-- Opening Marker --

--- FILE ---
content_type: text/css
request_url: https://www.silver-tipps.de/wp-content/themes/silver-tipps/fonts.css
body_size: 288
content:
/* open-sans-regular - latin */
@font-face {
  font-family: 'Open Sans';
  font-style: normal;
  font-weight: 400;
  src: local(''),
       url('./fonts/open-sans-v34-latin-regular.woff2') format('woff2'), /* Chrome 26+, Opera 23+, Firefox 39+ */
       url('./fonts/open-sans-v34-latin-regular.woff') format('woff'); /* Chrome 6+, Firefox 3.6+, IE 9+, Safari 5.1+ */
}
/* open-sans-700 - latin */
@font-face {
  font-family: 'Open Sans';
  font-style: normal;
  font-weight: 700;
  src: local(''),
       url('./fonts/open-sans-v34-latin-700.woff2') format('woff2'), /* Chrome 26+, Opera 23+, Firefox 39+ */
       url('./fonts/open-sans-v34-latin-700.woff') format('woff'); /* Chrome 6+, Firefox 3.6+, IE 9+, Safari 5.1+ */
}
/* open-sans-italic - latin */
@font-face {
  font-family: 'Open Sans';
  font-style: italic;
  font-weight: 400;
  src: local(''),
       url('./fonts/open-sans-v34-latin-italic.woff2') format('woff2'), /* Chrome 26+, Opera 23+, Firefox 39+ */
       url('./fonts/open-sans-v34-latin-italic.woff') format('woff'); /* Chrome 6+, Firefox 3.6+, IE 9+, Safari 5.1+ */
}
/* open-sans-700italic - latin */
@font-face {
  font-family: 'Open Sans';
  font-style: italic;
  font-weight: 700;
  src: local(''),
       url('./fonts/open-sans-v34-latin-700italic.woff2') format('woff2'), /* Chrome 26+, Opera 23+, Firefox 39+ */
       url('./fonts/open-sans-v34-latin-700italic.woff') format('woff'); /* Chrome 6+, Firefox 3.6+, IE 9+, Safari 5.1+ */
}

-- Closing Marker --
-- Opening Marker --

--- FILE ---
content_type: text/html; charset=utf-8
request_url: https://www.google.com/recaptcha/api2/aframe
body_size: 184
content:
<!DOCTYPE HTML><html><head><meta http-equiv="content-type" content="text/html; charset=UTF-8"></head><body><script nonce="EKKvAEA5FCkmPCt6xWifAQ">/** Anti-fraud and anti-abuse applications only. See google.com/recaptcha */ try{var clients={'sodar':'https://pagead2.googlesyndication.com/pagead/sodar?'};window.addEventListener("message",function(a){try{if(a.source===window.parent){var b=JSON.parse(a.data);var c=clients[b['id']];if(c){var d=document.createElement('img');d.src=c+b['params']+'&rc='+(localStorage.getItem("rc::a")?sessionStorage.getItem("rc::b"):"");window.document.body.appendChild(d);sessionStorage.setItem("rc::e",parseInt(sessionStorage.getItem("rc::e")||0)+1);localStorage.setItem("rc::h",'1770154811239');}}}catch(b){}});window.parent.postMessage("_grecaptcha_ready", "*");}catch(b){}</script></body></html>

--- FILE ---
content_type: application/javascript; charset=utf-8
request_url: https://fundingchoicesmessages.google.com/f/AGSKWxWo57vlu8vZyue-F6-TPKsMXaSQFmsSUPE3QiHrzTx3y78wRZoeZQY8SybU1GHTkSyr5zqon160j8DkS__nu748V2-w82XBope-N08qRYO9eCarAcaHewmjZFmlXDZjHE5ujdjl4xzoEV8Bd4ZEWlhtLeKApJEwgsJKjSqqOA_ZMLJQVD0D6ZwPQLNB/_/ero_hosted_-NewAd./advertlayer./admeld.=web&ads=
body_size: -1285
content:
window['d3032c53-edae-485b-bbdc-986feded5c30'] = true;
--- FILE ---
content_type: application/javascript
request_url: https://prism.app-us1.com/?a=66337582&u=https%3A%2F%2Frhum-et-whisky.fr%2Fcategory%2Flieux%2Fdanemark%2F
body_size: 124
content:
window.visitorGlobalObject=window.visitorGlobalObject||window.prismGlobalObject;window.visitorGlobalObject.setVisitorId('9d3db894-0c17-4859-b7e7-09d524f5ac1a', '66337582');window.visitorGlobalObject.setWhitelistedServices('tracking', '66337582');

-- Closing Marker --
-- Opening Marker --

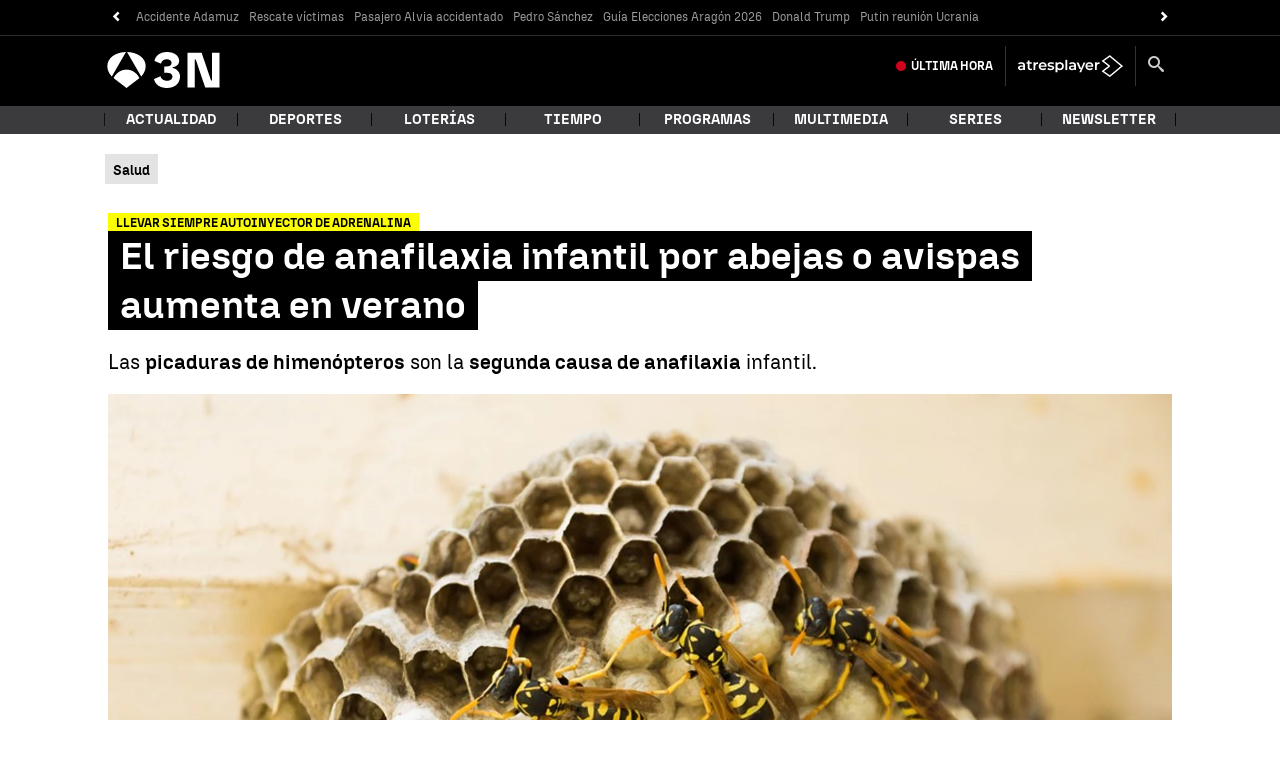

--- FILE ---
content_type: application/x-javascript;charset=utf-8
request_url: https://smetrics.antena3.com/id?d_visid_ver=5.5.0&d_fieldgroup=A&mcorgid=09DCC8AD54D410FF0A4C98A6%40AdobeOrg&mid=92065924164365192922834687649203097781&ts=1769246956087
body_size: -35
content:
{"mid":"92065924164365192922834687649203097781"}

-- Closing Marker --

* [Assignment] This task calls for each line of the material that contains "text".

* [Exercise solution]
content_type: text/css
content_type: text/html; charset=utf-8
<!DOCTYPE HTML><html><head><meta http-equiv="content-type" content="text/html; charset=UTF-8"></head><body><script nonce="EKKvAEA5FCkmPCt6xWifAQ">/** Anti-fraud and anti-abuse applications only. See google.com/recaptcha */ try{var clients={'sodar':'https://pagead2.googlesyndication.com/pagead/sodar?'};window.addEventListener("message",function(a){try{if(a.source===window.parent){var b=JSON.parse(a.data);var c=clients[b['id']];if(c){var d=document.createElement('img');d.src=c+b['params']+'&rc='+(localStorage.getItem("rc::a")?sessionStorage.getItem("rc::b"):"");window.document.body.appendChild(d);sessionStorage.setItem("rc::e",parseInt(sessionStorage.getItem("rc::e")||0)+1);localStorage.setItem("rc::h",'1770154811239');}}}catch(b){}});window.parent.postMessage("_grecaptcha_ready", "*");}catch(b){}</script></body></html>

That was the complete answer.